Task goal
State how many lines of the entries hold the string "provides", and output nothing but that count.

Stored data:
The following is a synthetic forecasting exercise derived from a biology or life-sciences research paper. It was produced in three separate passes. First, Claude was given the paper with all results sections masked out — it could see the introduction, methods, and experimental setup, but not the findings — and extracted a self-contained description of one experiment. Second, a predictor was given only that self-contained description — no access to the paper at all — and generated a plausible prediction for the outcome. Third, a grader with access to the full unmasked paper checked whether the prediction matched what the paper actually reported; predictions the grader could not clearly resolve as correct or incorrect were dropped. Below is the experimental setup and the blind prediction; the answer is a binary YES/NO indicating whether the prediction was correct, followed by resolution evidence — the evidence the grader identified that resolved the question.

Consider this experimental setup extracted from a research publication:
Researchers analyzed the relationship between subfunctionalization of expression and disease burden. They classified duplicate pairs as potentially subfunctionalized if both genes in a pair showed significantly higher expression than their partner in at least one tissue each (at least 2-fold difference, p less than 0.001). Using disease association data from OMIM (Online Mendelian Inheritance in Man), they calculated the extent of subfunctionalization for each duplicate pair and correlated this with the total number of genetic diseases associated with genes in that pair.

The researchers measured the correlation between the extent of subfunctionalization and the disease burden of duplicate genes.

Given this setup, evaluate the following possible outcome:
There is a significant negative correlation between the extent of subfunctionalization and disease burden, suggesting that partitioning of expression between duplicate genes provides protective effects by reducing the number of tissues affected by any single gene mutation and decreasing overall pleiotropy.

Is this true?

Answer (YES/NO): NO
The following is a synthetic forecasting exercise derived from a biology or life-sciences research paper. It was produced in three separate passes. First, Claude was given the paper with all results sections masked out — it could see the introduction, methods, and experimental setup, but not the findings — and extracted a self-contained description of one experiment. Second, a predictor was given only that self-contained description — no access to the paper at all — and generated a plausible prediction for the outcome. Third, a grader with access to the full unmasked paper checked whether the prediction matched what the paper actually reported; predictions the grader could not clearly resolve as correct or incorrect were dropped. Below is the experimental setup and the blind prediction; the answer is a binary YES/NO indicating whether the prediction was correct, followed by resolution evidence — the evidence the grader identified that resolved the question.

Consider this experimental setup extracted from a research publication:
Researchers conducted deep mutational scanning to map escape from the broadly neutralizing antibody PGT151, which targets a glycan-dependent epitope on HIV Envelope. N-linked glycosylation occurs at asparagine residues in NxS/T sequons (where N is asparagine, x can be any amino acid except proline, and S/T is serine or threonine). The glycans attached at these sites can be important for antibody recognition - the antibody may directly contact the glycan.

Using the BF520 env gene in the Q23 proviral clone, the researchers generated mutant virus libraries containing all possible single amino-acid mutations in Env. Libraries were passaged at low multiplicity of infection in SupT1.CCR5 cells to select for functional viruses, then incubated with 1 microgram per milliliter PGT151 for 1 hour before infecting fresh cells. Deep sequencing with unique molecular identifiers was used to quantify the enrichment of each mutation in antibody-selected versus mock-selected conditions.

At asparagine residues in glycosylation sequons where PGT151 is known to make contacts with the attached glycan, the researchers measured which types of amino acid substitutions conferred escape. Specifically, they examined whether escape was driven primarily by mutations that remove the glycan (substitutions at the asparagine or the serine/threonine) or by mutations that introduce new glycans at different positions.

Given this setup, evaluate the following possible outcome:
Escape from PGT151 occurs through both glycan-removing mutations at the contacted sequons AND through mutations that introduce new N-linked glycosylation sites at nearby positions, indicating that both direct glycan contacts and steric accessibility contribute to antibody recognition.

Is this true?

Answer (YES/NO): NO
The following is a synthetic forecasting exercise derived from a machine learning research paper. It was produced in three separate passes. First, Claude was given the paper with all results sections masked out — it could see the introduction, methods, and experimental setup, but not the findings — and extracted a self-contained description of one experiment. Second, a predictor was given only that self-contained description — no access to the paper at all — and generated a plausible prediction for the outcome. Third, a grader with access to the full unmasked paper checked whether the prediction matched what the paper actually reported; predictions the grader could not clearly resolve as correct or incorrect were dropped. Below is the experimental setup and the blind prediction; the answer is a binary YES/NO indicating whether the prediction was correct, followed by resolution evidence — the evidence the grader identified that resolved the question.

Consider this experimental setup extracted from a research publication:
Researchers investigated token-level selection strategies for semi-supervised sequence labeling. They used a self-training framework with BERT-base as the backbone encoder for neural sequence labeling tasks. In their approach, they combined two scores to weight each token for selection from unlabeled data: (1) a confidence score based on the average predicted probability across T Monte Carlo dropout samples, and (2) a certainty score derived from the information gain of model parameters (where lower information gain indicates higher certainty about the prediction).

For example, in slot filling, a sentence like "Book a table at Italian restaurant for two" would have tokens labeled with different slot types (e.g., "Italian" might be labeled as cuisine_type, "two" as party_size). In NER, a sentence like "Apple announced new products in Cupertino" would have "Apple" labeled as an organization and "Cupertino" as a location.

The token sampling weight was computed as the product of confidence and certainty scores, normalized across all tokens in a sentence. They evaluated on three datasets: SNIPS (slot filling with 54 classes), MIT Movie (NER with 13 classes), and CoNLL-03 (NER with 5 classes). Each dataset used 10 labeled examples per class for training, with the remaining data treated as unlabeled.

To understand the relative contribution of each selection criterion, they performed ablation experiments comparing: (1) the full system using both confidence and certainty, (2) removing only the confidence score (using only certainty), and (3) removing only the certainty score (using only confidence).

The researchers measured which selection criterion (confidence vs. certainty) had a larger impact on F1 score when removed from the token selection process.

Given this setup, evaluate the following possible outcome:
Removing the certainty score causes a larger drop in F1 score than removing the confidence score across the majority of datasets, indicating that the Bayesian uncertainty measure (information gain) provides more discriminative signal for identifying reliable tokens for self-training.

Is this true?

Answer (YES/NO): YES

Response to the task
2